Standard content for students with a few days to months.

Free Body Diagrams and Equilibrium

A Free Body Diagram (FBD) is a sketch showing all forces and moments acting on a body, isolated from its surroundings. Every force must be accounted for.

Support Reactions

Support Type	Reactions	Statically Determinate?
Roller (smooth)	1 perpendicular	Yes
Hinge/Pin	2 (F_x, F_y)	Yes
Fixed/Built-in	3 (F_x, F_y, M)	No (indeterminate)
Slider	2 (perpendicular to slot + moment if rotation prevented)	Yes

⚡ GATE Watch: A fixed support in 2D gives 3 unknowns (H, V, M). A cantilever is fixed at one end — statically determinate. A propped cantilever (fixed at one end, roller at the other) has 4 unknowns → statically indeterminate to 1°.

Equilibrium Equations

For a 2D problem:

ΣF_x = 0 ΣF_y = 0 ΣM_O = 0 (moments about any point O)

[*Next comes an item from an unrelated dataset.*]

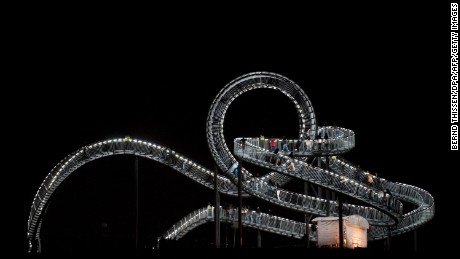 """Visitors walk on the just inaugurated sculpture """"Tiger & Turtle - Magic Mountain"""" by German artists Heike Mutter and Ulrich Genth."""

For a 3D problem, add ΣF_z = 0 and ΣM_x = ΣM_y = ΣM_z = 0.

Procedure:

1. Draw FBD showing all known and unknown forces
2. Choose coordinate axes (horizontal and vertical usually suffice)
3. Write equilibrium equations
4. Solve for unknowns
5. Check: Substitute back; verify moment equilibrium about a different point

Friction

Static friction: F_s ≤ μ_s N (force needed to start motion equals μ_s N) Kinetic friction: F_k = μ_k N (during motion) Impending motion: F = μ_s N (at the point of slipping)

⚡ GATE Tip: When solving friction problems with multiple bodies, check if motion is impending or not. If unsure, assume impending and check consistency.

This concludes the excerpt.